Ultimate Zucchini Bread

Smitten Kitchen

Everyone deserves easy kitchen favorites, recipes that are more meditation than consternation. One of my go-tos is this stupendously simple zucchini bread, which lives up to half its name with buckets of zucchini, but betrays itself as more of a “cake” than a “bread” with its hefty dusting of turbinado on top. Plop the zucchini strands in a bowl (no wringing out required) with wet ingredients, stir, add dry ingredients, stir, and scrape it all into the pan.
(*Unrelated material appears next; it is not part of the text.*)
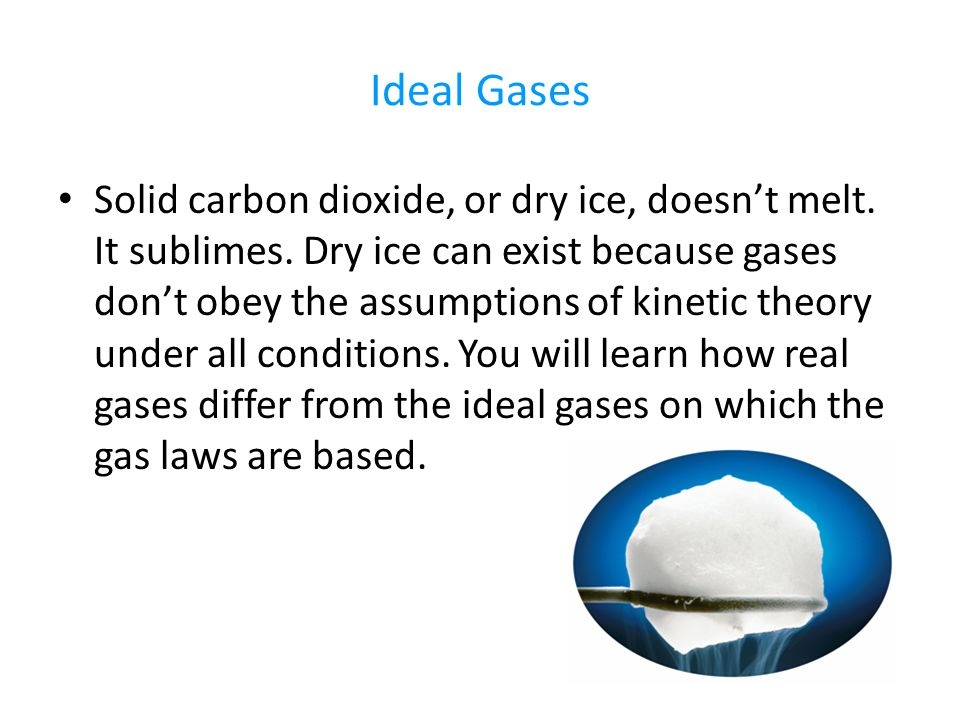 Ideal Gases Solid carbon dioxide, or dry ice, doesn't melt. It sublimes. Dry ice can exist because gases don't obey the assumptions of kinetic theory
In an hour, boom, zucchini cake loaded with green flecks. If you can avoid digging in immediately, it’s a worthy exercise to make it in the evening, let it rest as suggested, and reward yourself with a buttered slice in the morning; but in the spirit of the loaf cake, I say eat whenever you’re hungry. — Nick Mancall-Bitel

Expat Yogurt Cake

Rebekah Peppler, À Table: Recipes for Cooking and Eating the French Way

Many of the things that the French do well, they do simply. A crispy baguette; flaky plain croissants with golden crusts; supple and delicate yogurt cake. There’s beauty in simplicity: How can you improve on the moist tangy flavor of an ever-so-simple, no-bells-and-whistles yogurt cake for an afternoon tea or petit dejeuner? Well, what if the adaptation made it better? The expat yogurt cake recipe from Rebekah Peppler’s À Table — a French cookbook by an American writer — is a rare exception to the rule that everything French is best enjoyed in its purest form. With the addition of poppy seeds and a crumble topping, the expat yogurt cake variation gives the French traditional snacking cake a bit of American flavor, while staying true to its original purpose. Now how about that for diplomacy. — Dayna Evans, Eater Philly editor

Butter-Topped Banana Bread

Genevieve Gerghis, Bestia: Italian Recipes Created in the Heart of L.A.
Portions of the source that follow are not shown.